→ **REQUIREMENT**
In the documentation excerpt below on converting papers to Markdown, explain why switching between standard and VLM conversion never overwrites a previous conversion.

→ **DOCUMENT SEGMENT**
····················

When use_vlm is requested but VLM is not configured, the response includes a vlm_skip_reason field (e.g. "vlm_api_url_not_configured").
Start without VLM
Standard conversion handles most papers well. Only retry with use_vlm=true when the result has garbled formulas or missing figure descriptions. VLM enrichment processes each formula and figure image individually via an external vision model, which is significantly slower.
Caching: Standard and VLM conversions are cached separately (<stem>.md vs <stem>_vlm.md), so switching modes never overwrites a previous conversion.
Requires SCHOLAR_MCP_DOCLING_URL to be set. VLM enrichment additionally requires SCHOLAR_MCP_VLM_API_URL and SCHOLAR_MCP_VLM_API_KEY.
fetch_and_convert¶
Full pipeline: resolve paper, download PDF, convert to Markdown. Uses the same alternative source fallback as fetch_paper_pdf.
| Parameter | Type | Default | Description |
|---|---|---|---|
identifier |
string | (required) | Paper ID (DOI, S2 ID, etc.) |
use_vlm |
bool | false |
Enable VLM enrichment |
Returns: On full success:
{
"metadata": {"paperId": "...", "title": "...", ...},
"markdown": "# Paper Title\n...",
"pdf_path": "/data/scholar-mcp/pdfs/<id>.pdf",
"md_path": "/data/scholar-mcp/md/<id>.md",
"pdf_source": "s2_oa",
"vlm_used": false
}
Partial results are returned if a later stage fails (e.g. metadata + error if no OA PDF is available). The pdf_source field indicates the download source. When VLM is requested but not configured, the response includes vlm_skip_reason.

····················

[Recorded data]
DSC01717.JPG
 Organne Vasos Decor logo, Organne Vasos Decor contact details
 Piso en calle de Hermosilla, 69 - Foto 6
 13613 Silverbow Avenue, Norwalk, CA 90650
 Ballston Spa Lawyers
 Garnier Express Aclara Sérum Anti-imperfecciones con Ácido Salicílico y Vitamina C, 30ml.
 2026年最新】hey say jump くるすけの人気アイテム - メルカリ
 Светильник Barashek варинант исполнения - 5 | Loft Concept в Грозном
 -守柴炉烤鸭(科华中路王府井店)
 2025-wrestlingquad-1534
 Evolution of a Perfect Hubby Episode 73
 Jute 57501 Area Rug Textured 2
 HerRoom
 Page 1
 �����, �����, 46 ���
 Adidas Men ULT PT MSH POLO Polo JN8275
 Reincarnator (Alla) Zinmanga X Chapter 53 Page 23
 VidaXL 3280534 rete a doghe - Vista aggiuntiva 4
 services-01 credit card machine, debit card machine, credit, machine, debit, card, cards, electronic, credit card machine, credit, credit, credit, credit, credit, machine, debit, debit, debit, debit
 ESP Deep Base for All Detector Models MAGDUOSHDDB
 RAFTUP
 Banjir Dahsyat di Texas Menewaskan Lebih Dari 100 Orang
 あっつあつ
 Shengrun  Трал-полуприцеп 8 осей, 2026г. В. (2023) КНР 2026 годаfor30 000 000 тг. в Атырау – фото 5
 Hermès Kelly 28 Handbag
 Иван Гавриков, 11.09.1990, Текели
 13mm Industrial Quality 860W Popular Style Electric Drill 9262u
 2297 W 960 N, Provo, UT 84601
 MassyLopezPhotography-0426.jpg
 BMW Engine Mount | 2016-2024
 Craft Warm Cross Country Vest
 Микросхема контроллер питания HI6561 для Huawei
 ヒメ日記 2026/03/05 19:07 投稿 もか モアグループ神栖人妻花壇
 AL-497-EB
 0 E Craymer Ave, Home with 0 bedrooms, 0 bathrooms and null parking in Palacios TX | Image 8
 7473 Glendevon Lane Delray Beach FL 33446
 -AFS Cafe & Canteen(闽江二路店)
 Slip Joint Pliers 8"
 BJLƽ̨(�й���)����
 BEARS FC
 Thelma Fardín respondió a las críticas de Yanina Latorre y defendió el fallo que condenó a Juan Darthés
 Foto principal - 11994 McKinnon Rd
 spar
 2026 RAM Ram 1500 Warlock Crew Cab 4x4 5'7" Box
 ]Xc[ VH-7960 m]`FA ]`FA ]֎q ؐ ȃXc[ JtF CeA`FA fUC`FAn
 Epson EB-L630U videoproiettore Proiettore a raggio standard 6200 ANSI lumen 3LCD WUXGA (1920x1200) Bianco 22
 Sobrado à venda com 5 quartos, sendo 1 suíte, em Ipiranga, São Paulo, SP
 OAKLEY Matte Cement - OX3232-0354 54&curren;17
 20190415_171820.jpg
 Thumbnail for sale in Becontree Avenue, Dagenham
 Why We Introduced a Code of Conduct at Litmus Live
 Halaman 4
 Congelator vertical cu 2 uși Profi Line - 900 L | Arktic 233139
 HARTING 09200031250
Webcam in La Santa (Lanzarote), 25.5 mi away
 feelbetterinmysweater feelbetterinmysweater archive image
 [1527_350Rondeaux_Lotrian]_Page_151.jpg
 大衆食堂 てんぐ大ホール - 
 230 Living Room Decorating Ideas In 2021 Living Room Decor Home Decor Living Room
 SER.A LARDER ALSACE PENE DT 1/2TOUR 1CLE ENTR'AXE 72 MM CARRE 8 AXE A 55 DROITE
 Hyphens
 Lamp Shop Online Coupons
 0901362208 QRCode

····················

→ **COMPLETED EXERCISE**
Standard and VLM conversions are cached separately. A standard conversion is saved as <stem>.md and a VLM conversion as <stem>_vlm.md, so switching modes leaves the earlier result untouched.